== Testo di riferimento ==
•••

La polemica (assurda) contro La Molisana e perché meriterebbe anche delle scuse
di Alessandra Favaro
Ultima Modifica: 07/01/2021
Ci sono articoli che abbiamo scelto di non scrivere. O meglio, polemiche che non ci sentiamo di alimentare oltre misura.
La più recente? Quella che ha visto il noto pastificio La Molisana oggetto di recente di una campagna di attacchi via social e web, un vero e proprio shitstorm, come si dice in gergo internettiano, a causa di un suo formato (storico) di pasta: le conchiglie, nate con il nome di “abissine” (il nome è stato cambiato proprio dopo le recenti polemiche). Un tipo di pasta che è presente anche in molti altri marchi, nato nella prima metà del Novecento.
Il nome, come è facile intuire richiama alla conquista dell’Abissinia (oggi Etiopia) durante gli Anni Trenta, in pieno regime fascista.
La polemica contro La Molisana
E qui viene il problema: qualcuno si è accorto di un’espressione infelice (poi ritirata) che la scheda-prodotto riportava sul formato di pasta. Ma attenzione, il testo raccontava appunto la storia e le curiosità legate al formato in questione: dalla nascita ai tempi del colonialismo italiano, i cambio di nome all’estero del formato perché considerato troppo fascista. Alcuni però tra quelle righe, certo scritte forse male e di fretta, hanno letto del revisionismo storico e un ammiccamento al Ventennio.
Sul sito di La Molisana era scritto:
Da questa descrizione, fatta con eccessiva leggerezza è partita una macchina del fango senza precedenti contro l’azienda di pasta di Campobasso, a cui hanno partecipato, con tweet e post al vetriolo su Facebook, anche personaggi noti e politici. Come se con quelle parole intendessero spalleggiare l’antico regime dittatoriale.

•••

== Estratto dei dati ==
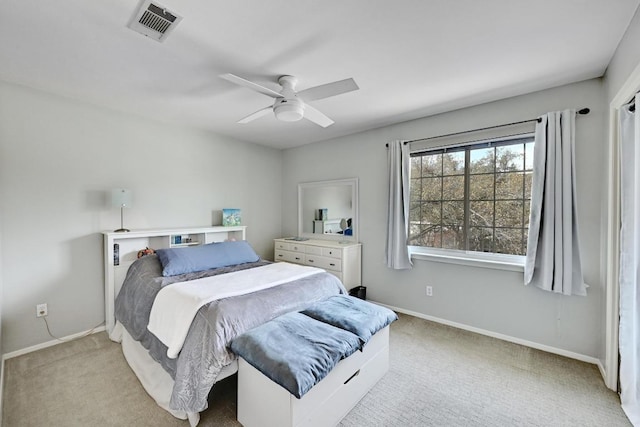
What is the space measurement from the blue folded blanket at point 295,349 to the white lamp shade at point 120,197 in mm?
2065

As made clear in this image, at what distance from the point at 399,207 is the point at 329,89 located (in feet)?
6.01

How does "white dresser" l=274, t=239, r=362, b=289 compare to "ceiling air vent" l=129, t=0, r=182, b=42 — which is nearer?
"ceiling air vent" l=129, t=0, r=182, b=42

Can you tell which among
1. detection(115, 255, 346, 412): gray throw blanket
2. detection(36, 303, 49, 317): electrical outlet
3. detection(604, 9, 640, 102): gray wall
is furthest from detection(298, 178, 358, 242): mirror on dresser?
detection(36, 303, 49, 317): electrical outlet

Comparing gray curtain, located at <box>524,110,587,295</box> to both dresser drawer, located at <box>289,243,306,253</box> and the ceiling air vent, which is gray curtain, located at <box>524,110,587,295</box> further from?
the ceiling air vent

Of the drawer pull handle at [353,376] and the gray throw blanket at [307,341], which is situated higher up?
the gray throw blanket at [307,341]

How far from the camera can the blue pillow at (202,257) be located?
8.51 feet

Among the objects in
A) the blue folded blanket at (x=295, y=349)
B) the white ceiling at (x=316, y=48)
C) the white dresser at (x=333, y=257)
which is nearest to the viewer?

•••

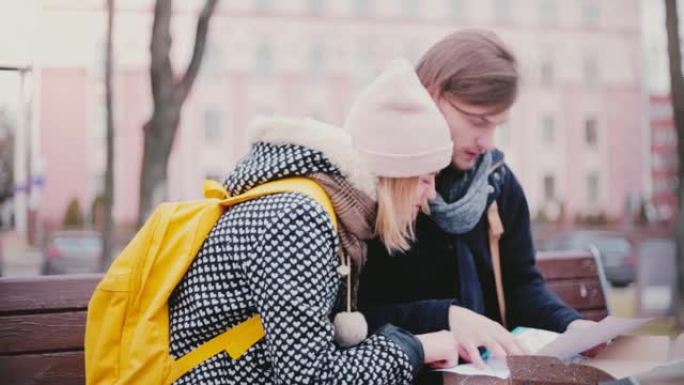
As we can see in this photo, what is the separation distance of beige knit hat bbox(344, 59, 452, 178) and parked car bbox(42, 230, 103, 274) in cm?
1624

•••

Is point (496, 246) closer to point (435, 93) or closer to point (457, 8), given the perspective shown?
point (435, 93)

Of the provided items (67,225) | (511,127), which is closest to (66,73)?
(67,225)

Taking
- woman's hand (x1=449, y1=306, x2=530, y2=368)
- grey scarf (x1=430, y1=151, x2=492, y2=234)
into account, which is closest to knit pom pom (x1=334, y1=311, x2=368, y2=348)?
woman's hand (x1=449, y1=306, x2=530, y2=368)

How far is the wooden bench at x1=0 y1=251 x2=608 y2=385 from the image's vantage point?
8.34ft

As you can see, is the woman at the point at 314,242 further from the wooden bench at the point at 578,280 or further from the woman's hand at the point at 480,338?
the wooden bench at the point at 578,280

•••

== Compiti da svolgere ==
• A. Secondo l'articolo sulla polemica contro La Molisana, con quale nome sono nate le conchiglie?
• B. Riprendi l'articolo sulla polemica contro La Molisana dal punto in cui si ferma e portalo avanti.
L'elenco riportato sopra è materiale a sé, separato dall'articolo.

== Risposte fornite ==
• A. Sono nate con il nome di "abissine".

• B.
E chi se ne frega se nel concreto La Molisana sta facendo un serio e importante lavoro sulla filiera corta del grano italiano, che l’azienda fu proprio tra quelle che durante il fascismo venne distrutta dai nazifascisti, chi se ne importa se anche altri siti di noti pastifici parlano anche loro dei formati di pasta nati durante il Ventennio (è storia, non si può cambiare). E chi se ne frega se nomi di paste “dal sapore littorio” esistano anche in altri brand noti di pasta, come le “Tripoline”. L’attacco al pastificio è partito senza approfondire, senza ragionare, senza dialogare.
Controcorrente GamberoRosso, che in un interessante articolo (che potete integralmente leggere qui) scrive:
“La storia dei formati di pasta è, appunto, storia. Di più: è parte del patrimonio culturale e industriale dell’identità italiana e delle sue aziende più riconosciute nel mondo. Alcuni formati di pasta dell’epoca vengono ancora utilizzati oggi e sono in catalogo presso vari pastifici: ci sono le tripoline che richiamano alla conquista della Tripolitania nel 1912 e ci sono le mafalde che omaggiano un importante membro della famiglia Savoia. Avere in catalogo tripoline e mafalde, tuttavia, non significa essere ne colonialisti ne nostalgici della monarchia (nessuno in decenni di Repubblica ci ha mai neppure pensato), significa solo continuare a produrre da cent’anni formati storici di pasta secca, che semmai vanno tutelati e protetti, non certo stigmatizzati. Allo stesso modo escludiamo che ogni pizzeria che ha in menu la “margherita” stia surrettiziamente facendo propaganda per Casa Savoia o sia nostalgica dei tempi del Regno”.
Anche Anpi difende La Molisana
Anpi, l’associazione nazionale partigiani d’Italia, ha difeso da subito l’azienda Molisana. Michele Petraroia, dell’Anpi Molise ha infatti dichiarato all’Ansa:
“Per chi conosce la storia della famiglia titolare del Pastificio ‘La Molisana’ non possono sorgere incomprensioni su un tema così delicato. I nazifascisti ritirandosi da Campobasso distrussero la loro azienda e nel dopoguerra come spesso ricordava l’on. Alfredo Marraffini del Pci, il capostipite della famiglia Ferro partecipava alle sottoscrizioni della Festa de L’Unità. In tutti i casi è opportuno che ‘La Molisana’ chiarisca, se necessario anche in modo più fermo, la propria totale estraneità ad ogni riferimento col fascismo”.
La Molisana “Nessun intento di celebrare quel periodo storico”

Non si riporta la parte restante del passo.